09-09-2021 09:33 AM
Hello!
We have been running our HA Pair FTD's without any major issues for about 5 months now but all of a sudden, they decided the both wanted to be active and started a split-brain scenario. This completely brought our entire network down and I could see that the two nodes had a status of active. The quick solution was to shut down the 2nd node and reboot the primary node, then network connectivity was restored. I had opened a high priority TAC case but wasn't taken seriously at all and they were not able to determine a root cause. I was able to look back in the event logs and noticed that the primary node's "primary detection engine" failed, then it appeared that snort started crashing/restarted and we were seeing snort memory usage up in the 90% range. We are currently running FMC version 6.7 and the HA links are via direct connect. Anyone ever experience anything like this? When this occurred, nobody was even logged into FMC or making any changes, it happened out of the blue.
Thank you
09-09-2021 10:13 AM
we are runing 6.5 FTD 4K, we have not come across this issue ?
Since you mentioned only 5months uptime that should not cause any issue, the only reason i see below for the split brain.
Both FTD are not see each other due to Layer 2 sync missing ? do you monitor all interface for the fail over scenario ?
Look at the Logs what is the reason of Failover took place.
Look at the Directlly connected switch has any Logs ? ( any STP Loops ?)
above all good then come back to your Logs.
- primary node's "primary detection engine" failed (since you mentioned this was the issue, then we need to enage with TAC to investigate this, they are technical experts should give some light what is the reason behind to cause for this, by review the crash logs)
I am sure they might come with soltuion for patching or upgrade suggestions based on outcome.
09-09-2021 10:30 AM
Hey Balaji,
TAC had me run outputs and delivery logs to them and they were not able to find any misconfiguration issues or any reason as to why this happened other than "there was a communication error between the HA pairs". Not able to pinpoint what the error would have been though. Is a direct HA link between the two nodes not recommended?
09-09-2021 11:36 AM
Is a direct HA link between the two nodes not recommended?
When you say direct link, where is these Devices ? are they in same Place next to each other ? or different Location you use any DWDM to connect each other ?
can you give more information to understand the issue ?
09-09-2021 11:42 AM
Sorry, they are directly right next to each other, no DWDM.
09-09-2021 10:18 AM
I have experience similar situations but that was way back when ASA5585 first was integrated with Sourcefire module. Could you describe more your setup. Which Hardware are you running FTD on? I am assuming the FTD devices are running the same version as the FMC and not lower?
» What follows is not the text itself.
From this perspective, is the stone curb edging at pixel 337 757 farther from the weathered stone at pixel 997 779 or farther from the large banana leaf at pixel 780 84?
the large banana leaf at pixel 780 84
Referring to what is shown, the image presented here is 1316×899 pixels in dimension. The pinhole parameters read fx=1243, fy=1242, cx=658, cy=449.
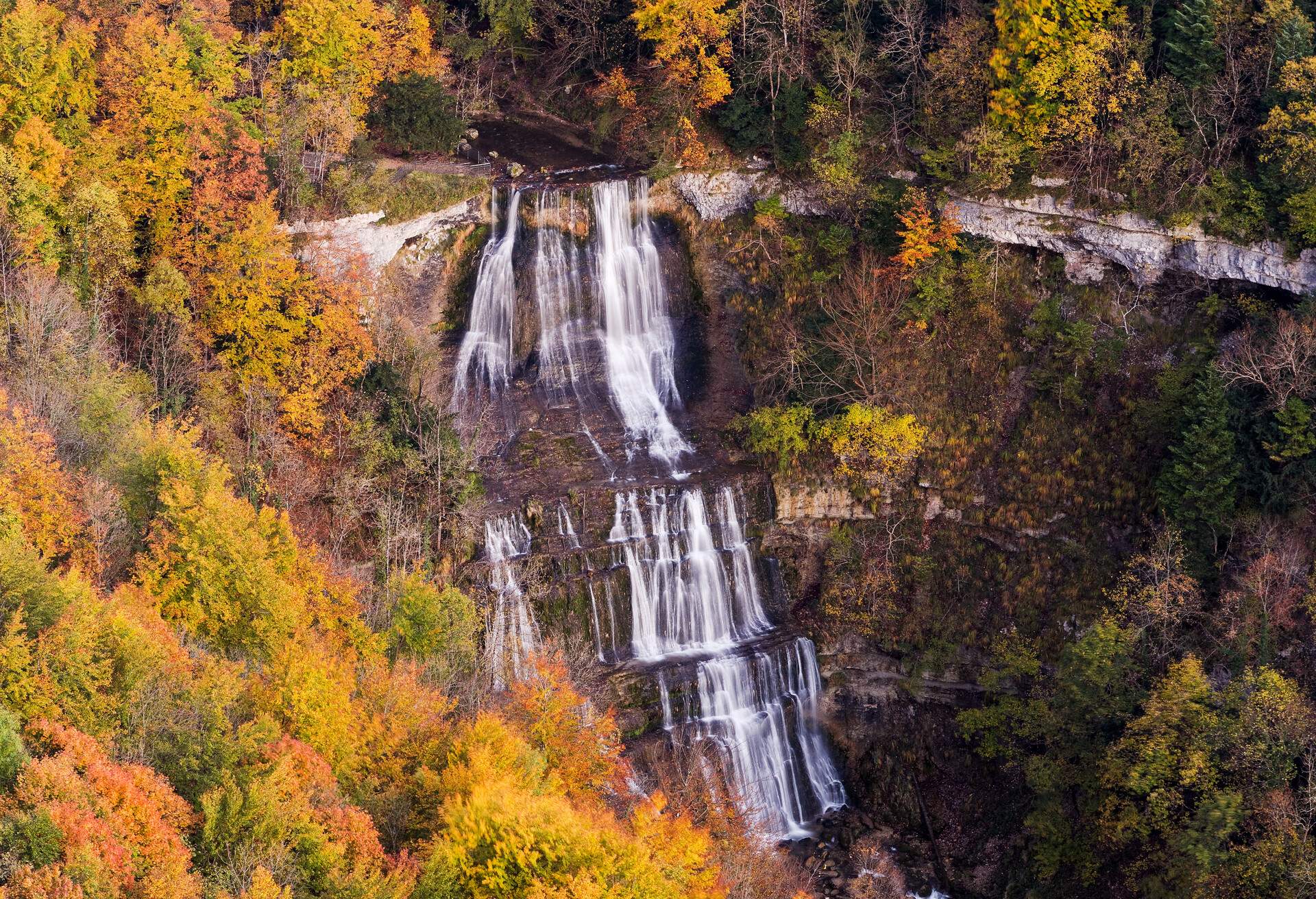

Do you have standby IPs setup for at least one of the data interfaces if not for all the data interfaces? Do you have monitoring enabled for these data interfaces that have standby IPs?
09-09-2021 10:37 AM
Hi Marius,
Thank you for the reply. We are running Firepower 2110 security appliances and both are on the same version. The HA Link is connected via Ethernet1/11 interfaces with a separate primary IP and secondary IP. The State link is set up on Ethernet1/12 interfaces with separate Primary and secondary IPs. I hope that answers your question.
09-09-2021 10:46 AM
What I meant was not the failover and state link as these are required to have standby IPs, I mean the data links. Do these have IPs and are they configured to be monitored?
The reason I ask is that if the failover link fails and you do not have monitoring on the data interfaces then the FTDs will not be able to identify if this is a real failover situation and will then assume the peer is dead and take over the active role, essentially becoming a split-brain situation. When you have standby IPs configured on the data interfaces and configured them to be "monitored" then if the failover link fails, hello packets will be sent out the data interfaces to verify if this is a true failure situation. If a reply is received there will not be a failover situation, but if the peer does not send a reply on the data interface after 3 tries, a failover situation has occurred and the standby takes over the active role.
 
					
				
				
			
		
Discover and save your favorite ideas. Come back to expert answers, step-by-step guides, recent topics, and more.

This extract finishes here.